**Source excerpt:**
^^^^

You can also guess what came next. Surprise! New life was the end of my troubles – but only in the way that my father’s best friend told me on my wedding day: “Congratulations, you’ve have reached the end of your troubles, but I won’t tell you which end.”
My son has brought me enormous happiness – he’s grown into a wonderful loving young man and I’m enormously proud of him – but fatherhood proved painful. It wasn’t the end of my troubles I thought it was: I suffered when that little boy suffered – when he skinned his knee, or worse when he felt lonely or doubted himself. More than the cost of the fancy crib we of course ended up buying, fatherhood was costly – it made personal demands on me far beyond what I’d expected.
So, let’s get back to Easter.
We celebrate Easter as new life – and it is and it’s wonderful, but Easter and Christ’s atonement are not a happy story about how things turn out at the end. For me, the message of Easter is not “Hooray, we get to live again and go live with Jesus when it’s all over.”
Easter is a story about where we are headed as disciples – but it isn’t all bunnies and brunch. It's joyful, but it is also sobering and makes enormous demands on us.
In John’s gospel, the very first words Christ speaks are an invitation to come, to follow him. Jesus extends this invitation twice in John chapter 1 just to make sure we get the point: we should follow Christ. (John 1:39, 43)
So today I want to make two points – (1) we are to follow him into Gethsemane and (2) we are to follow him on into the Resurrection. I want to say a little about what each of those means.
The First Easter
Let’s start with the tough part: We are to follow Christ into Gethsemane.
The point of Easter is that Christ defeated death. He came back for the disciples full of life and He will come back for you and me. I believe that with my whole soul.

^^^^

**Task to carry out:** Write out the Easter talk word for word, everything from "You can also" down to "back to Easter.".

**Dataset excerpt:**
^^^^

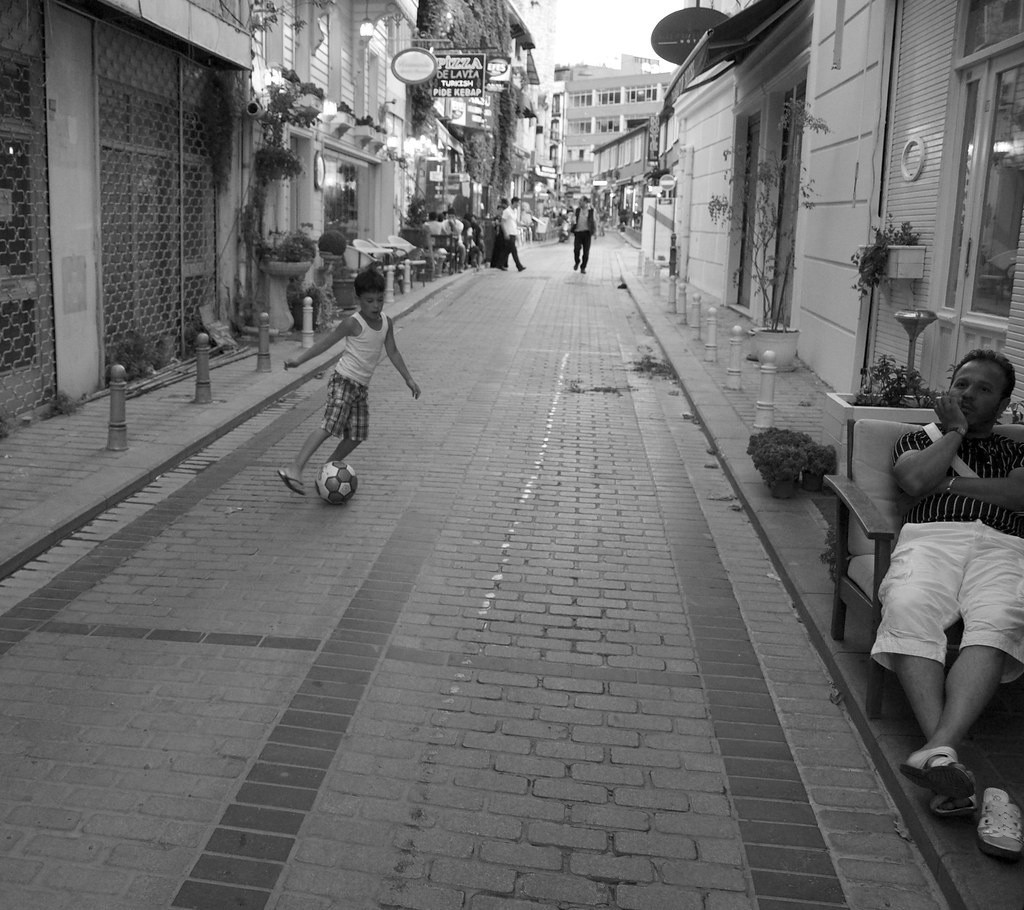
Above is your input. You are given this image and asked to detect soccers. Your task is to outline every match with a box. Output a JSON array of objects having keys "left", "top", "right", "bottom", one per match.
[{"left": 315, "top": 459, "right": 359, "bottom": 504}]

^^^^

**Finished task:**
You can also guess what came next. Surprise! New life was the end of my troubles – but only in the way that my father’s best friend told me on my wedding day: “Congratulations, you’ve have reached the end of your troubles, but I won’t tell you which end.”
My son has brought me enormous happiness – he’s grown into a wonderful loving young man and I’m enormously proud of him – but fatherhood proved painful. It wasn’t the end of my troubles I thought it was: I suffered when that little boy suffered – when he skinned his knee, or worse when he felt lonely or doubted himself. More than the cost of the fancy crib we of course ended up buying, fatherhood was costly – it made personal demands on me far beyond what I’d expected.
So, let’s get back to Easter.